Last week Department of Economics hosted Prof. Peter Diamond, professor of Economics at Massachusetts Institute of Technology and the recipient of the 2010 Nobel Prize in Economics. Prof. Diamond delivered a lecture at the Department of Economics Seminar Series, entitled “Interpreting the Beveridge Curve”. The lecture focused on the patterns of recovery in the U.S. labor markets, with the aim of identifying the stylized facts regarding the effects of the most recent economic crisis. The Beveridge curve reflects the curve fitted empirically to observed combinations of unemployment and vacancy rates at each instant in time; a curve that can also be interpreted as reflecting the steady state relationship between unemployment and vacancies. The Beveridge Curve pertains information about the matches between the vacancies posted by the firms and the workers. Following the recent economic crisis the matching rates in the US have decreased. Identifying the causes of this decrease is a necessary step in identifying the appropriate policy response.
In the lecture Prof. Diamond presented several stylized facts from the U.S. labor market, indicators allowing for a discussion of whether the decrease in matches was due to the business cycle conditions changing in the U.S. or a trend change. Identifying whether the effects are dominantly cyclical or structural, respectively provide a basis for policy guidance. The evidence and discussion presented by Prof. Diamond aimed at discussing whether the phenomenon was a movement along the Beveridge curve or a shift in the curve. Movements along the Beveridge Curve suggest that there are cyclical effects in the labor market, whereas shifts of the curve suggest that there has been a structural change creating a dominating structural effect. In the lecture, Prof. Diamond presented stylized facts that provided evidence that cyclical effects rather than a structural change have resulted in lower matching rates.

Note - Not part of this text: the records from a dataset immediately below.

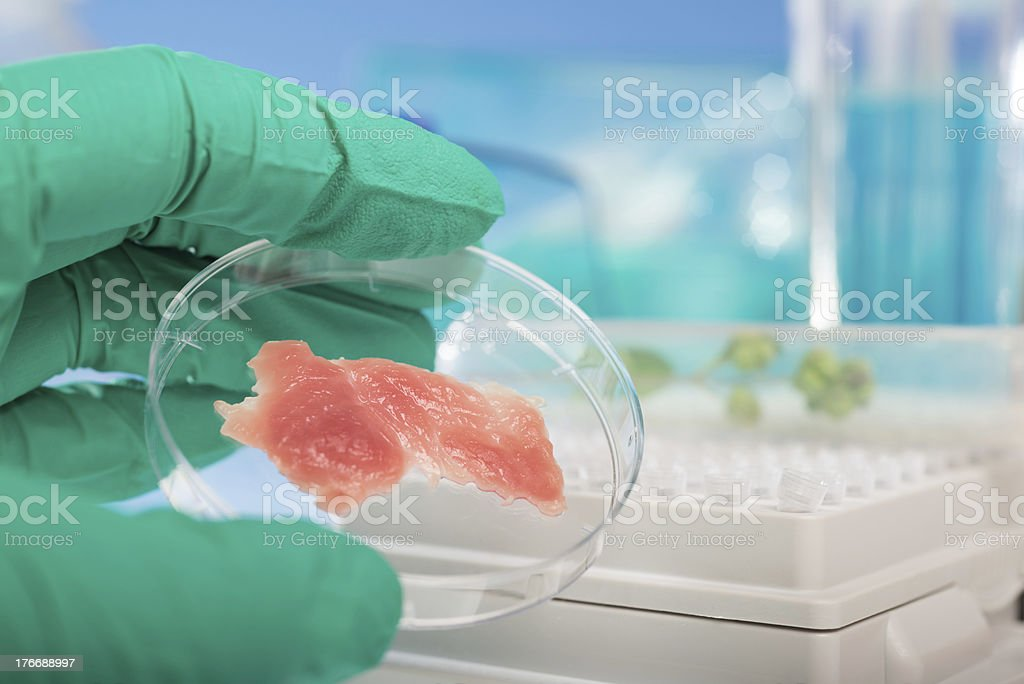 Meat grown up in culture dish stock photo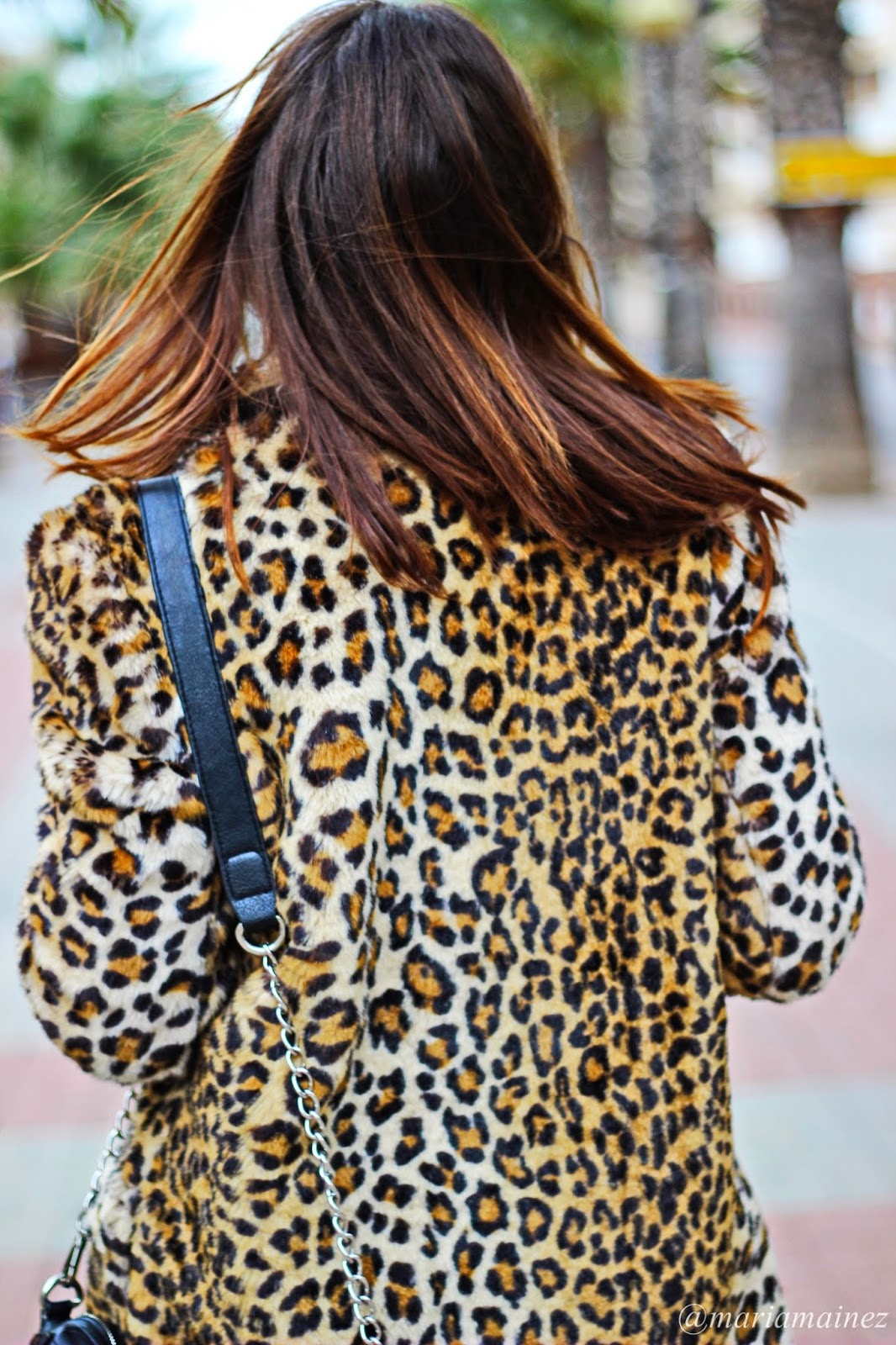 Streetstyle - Invierno 2015- Animal print coat - Zara - Calzados Sandra - bbeautiful by maria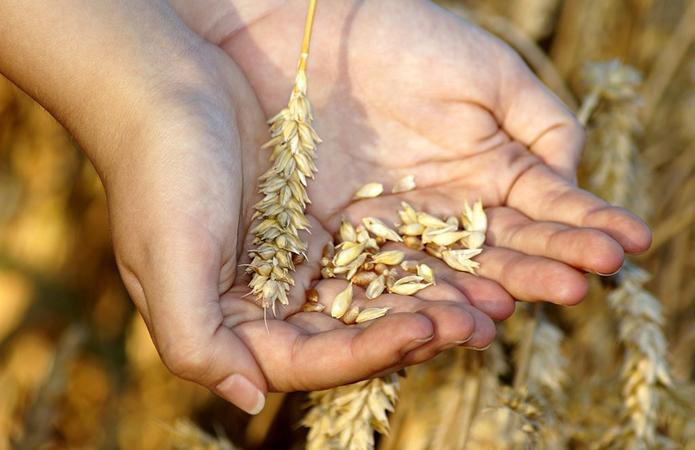 Ціни на українську пшеницю досягли 300 $ / т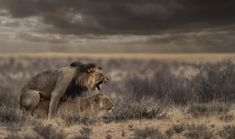 dusk and dawn – Bruna Photography Dusk Till Dawn, Out Of Africa, Lions, Wilderness, Wildlife, Elephant, African, In This Moment, Romance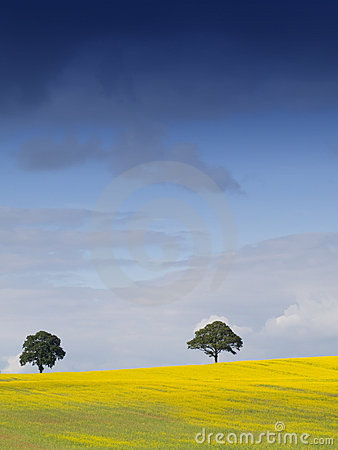 Rural English Landscape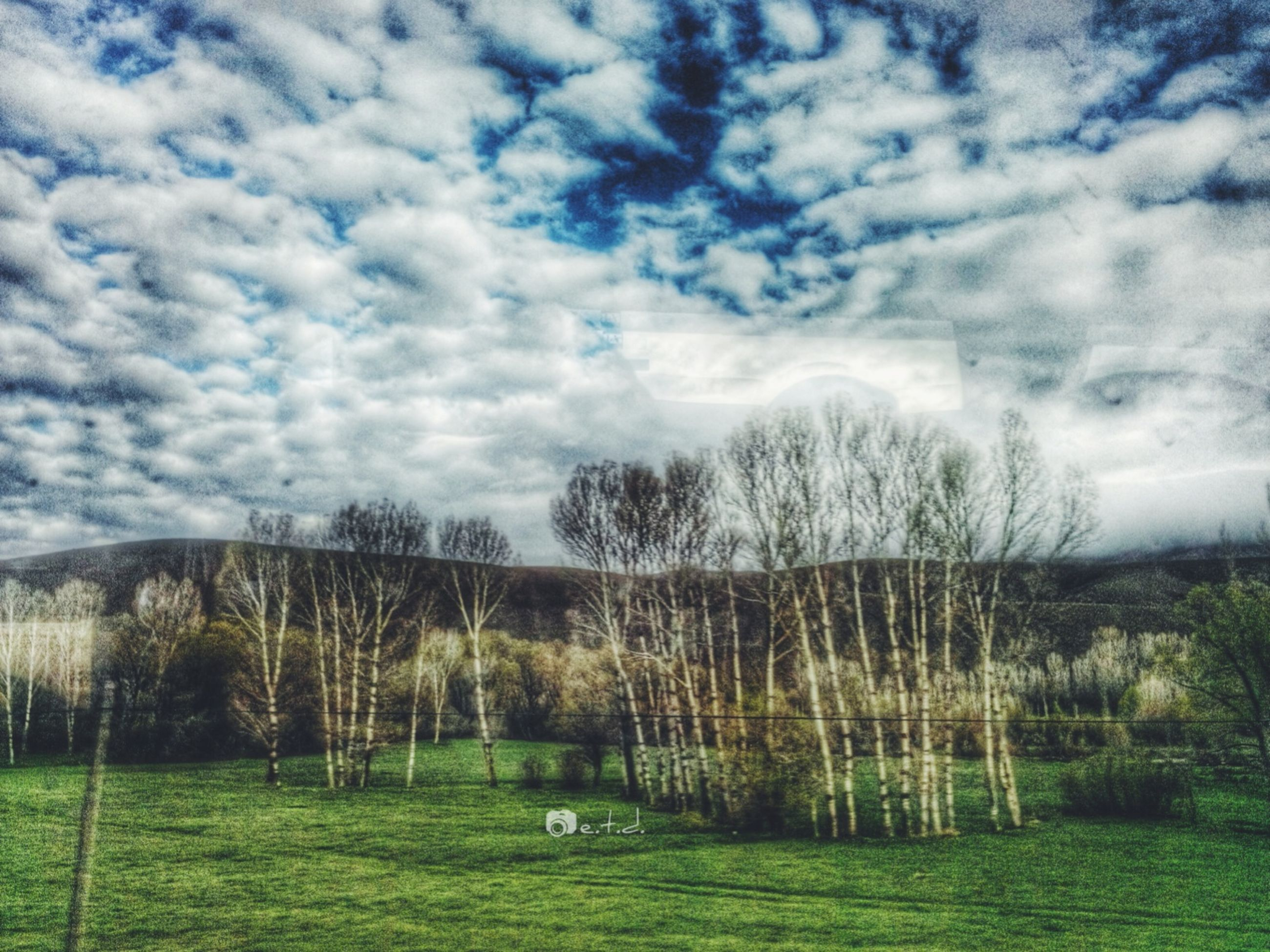 grass, sky, landscape, cloud - sky, field, tranquil scene, tranquility, tree, scenics, grassy, beauty in nature, cloudy, nature, green color, cloud, growth, rural scene, non-urban scene, day, idyllic
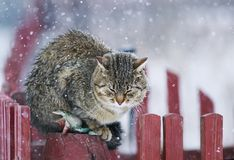 Portrait textured striped street cat sits on a wooden fence dur Stock Images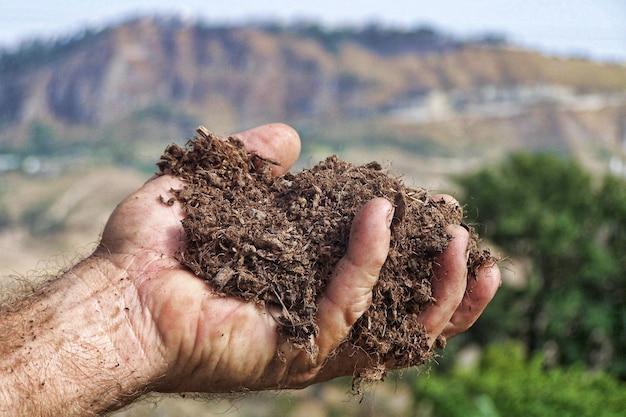Mão, segurando, um, pedaço terra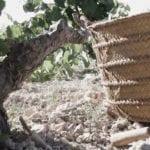 """COAG pide una reunión urgente al consejero de Agricultura por el sospechoso """"modus operandi"""" de las bodegas con el precio de la uva"""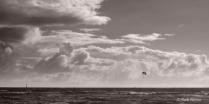 Oahu ocean scape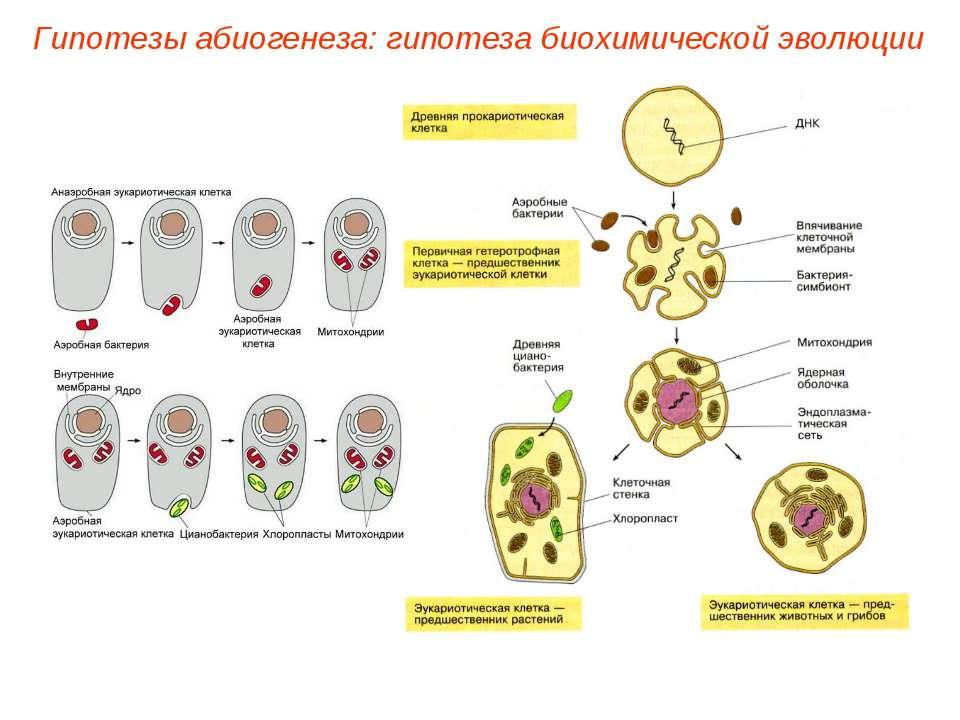 Гипотезы абиогенеза: гипотеза биохимической эволюции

Prof. Diamond was one of the three 2010 economics Nobel laureates, who were recognized for their work on the frictions in the labor market job search process and their implications on unemployment. The lecture was based on this search theory framework that allows for identifying and discussing the patterns of hires and separations individually, rather than the sheer difference between the two that reflects the net employment patterns in a given period. Prof. Diamond reiterated the importance of doing so, given the very high levels of hires and separations which are hidden in the relatively low levels of employment generation.